Um tribunal de apelação afegão anulou hoje a pena de morte proferida contra um jovem jornalista afegão acusado de blasfémia contra o Islão, tendo substituído a condenação por 20 anos de prisão.


Sayed Perwiz Kambakhsh, 23 anos, foi condenado no passado dia 22 de Janeiro à pena capital pelo Tribunal de Mazar-i-Sharif, na província de Balkh (norte), na ausência de advogados e sem tempo para apresentar uma estratégia de defesa.

    A condenação suscitou protestos em todo o mundo e vários apelos da comunidade internacional a pedir ao Presidente afegão, Hamid Karzai, a anulação da decisão.

    Sayed Perwiz Kambakhsh, estudante de jornalismo na Universidade Balkh, declarou inocência no início do processo de recurso, a 18 de Maio, negando ter proferido qualquer blasfémia contra o islamismo.

    "Eu sou muçulmano e nunca iria permitir que insultassem a minha religião", afirmou o jovem jornalista.

    "Fui forçado a assinar os documentos de acusação.

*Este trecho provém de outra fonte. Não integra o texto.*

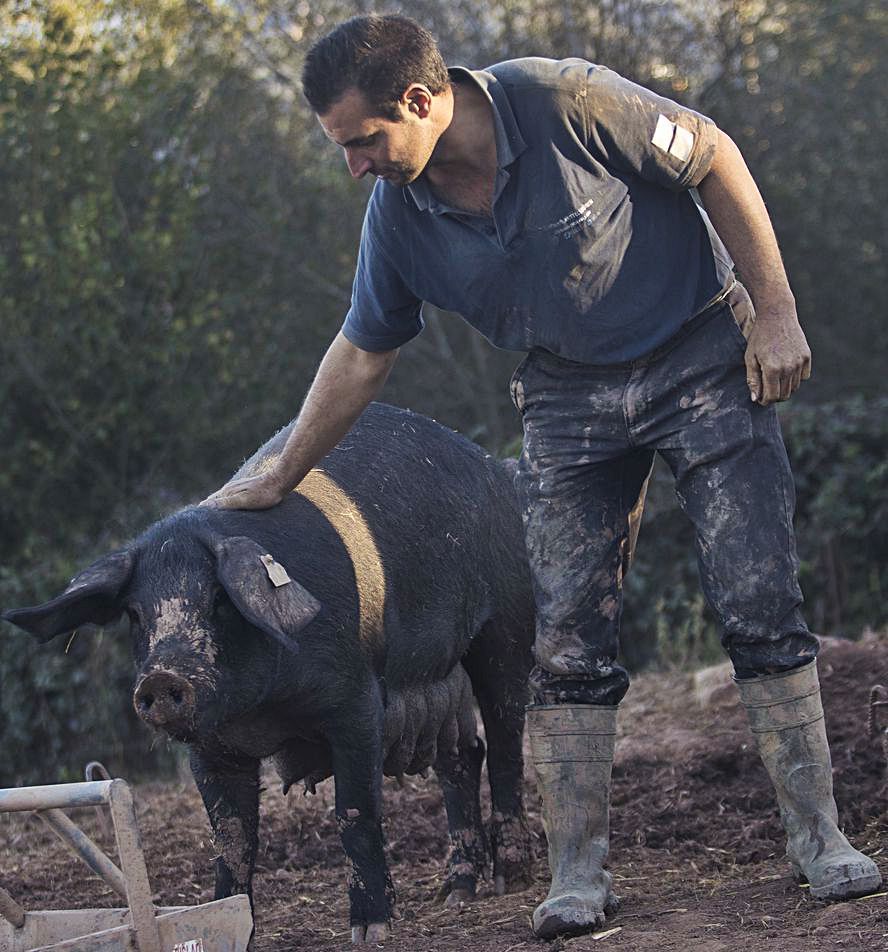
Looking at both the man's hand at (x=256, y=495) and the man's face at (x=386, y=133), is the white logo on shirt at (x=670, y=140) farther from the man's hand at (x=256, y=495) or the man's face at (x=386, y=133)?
the man's hand at (x=256, y=495)

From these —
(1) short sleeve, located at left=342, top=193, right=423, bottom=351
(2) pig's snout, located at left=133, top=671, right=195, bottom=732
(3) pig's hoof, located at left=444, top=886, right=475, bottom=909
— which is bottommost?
(3) pig's hoof, located at left=444, top=886, right=475, bottom=909

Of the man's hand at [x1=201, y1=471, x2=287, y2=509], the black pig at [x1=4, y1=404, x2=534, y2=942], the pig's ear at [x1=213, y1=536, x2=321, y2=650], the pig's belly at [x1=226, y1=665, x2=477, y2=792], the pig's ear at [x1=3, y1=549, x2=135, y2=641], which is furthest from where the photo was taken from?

Fui torturado (pelas forças de segurança), não tive outra escolha do que aceitar as acusações", acrescentou.

    O jovem jornalista, membro da minoria xiita, trabalhava numa publicação local, Jahan-e-Naw (Novo Mundo, em português), na altura em que foi preso, a 27 de Outubro de 2007.

    Kambakhsh foi preso por ter distribuído aos colegas universitários um artigo que "insultava o Islão e interpretava de maneira errada os versículos do Corão", segundo o acto de condenação.